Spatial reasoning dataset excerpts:
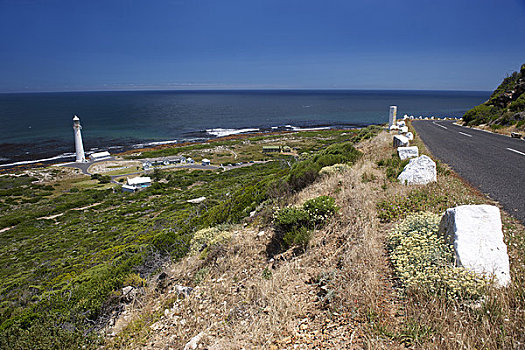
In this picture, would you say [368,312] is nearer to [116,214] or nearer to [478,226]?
[478,226]

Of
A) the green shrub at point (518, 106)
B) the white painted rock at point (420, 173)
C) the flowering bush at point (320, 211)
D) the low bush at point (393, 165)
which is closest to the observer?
the flowering bush at point (320, 211)

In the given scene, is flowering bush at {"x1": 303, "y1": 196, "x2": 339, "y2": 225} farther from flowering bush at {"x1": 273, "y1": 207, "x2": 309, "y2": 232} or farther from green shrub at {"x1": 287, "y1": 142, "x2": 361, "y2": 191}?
green shrub at {"x1": 287, "y1": 142, "x2": 361, "y2": 191}

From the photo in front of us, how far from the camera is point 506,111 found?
2128 centimetres

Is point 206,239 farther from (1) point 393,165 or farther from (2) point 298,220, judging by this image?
(1) point 393,165

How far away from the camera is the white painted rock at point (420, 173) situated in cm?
700

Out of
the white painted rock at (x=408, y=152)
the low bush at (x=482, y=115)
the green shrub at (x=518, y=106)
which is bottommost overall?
the white painted rock at (x=408, y=152)

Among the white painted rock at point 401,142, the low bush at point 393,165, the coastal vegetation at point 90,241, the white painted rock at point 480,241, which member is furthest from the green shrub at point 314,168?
the white painted rock at point 480,241

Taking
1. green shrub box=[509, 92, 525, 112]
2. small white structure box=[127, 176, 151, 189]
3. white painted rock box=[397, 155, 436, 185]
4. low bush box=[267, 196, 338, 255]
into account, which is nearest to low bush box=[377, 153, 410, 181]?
white painted rock box=[397, 155, 436, 185]

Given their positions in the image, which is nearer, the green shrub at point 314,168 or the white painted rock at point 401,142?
the green shrub at point 314,168

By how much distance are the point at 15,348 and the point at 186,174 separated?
120 ft

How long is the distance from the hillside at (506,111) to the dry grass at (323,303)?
1706 centimetres

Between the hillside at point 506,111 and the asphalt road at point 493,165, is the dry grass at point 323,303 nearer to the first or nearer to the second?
the asphalt road at point 493,165

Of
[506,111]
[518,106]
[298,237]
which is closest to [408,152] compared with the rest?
[298,237]

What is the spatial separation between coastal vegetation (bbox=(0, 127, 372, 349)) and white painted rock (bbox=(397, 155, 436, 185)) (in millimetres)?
2779
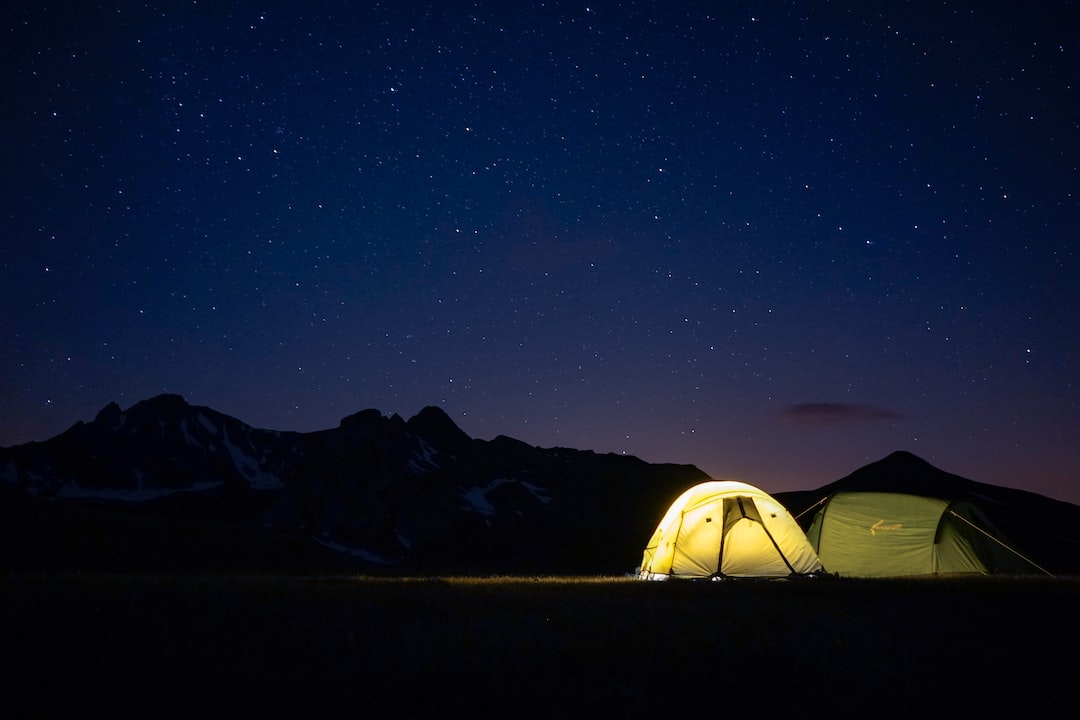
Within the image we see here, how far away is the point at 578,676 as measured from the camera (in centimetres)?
675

To be done:
Return, verbatim, everything in the listing from the line containing "Given their positions" down to the line containing "1706 centimetres", both of those lines included.

Correct output:
Given their positions in the image, which is nearer, the green shrub at point 314,168 or the white painted rock at point 401,142?
the green shrub at point 314,168

By how much distance are the point at 15,348 and the point at 186,174 separated?
120 ft

How long is the distance from the hillside at (506,111) to the dry grass at (323,303)?
1706 centimetres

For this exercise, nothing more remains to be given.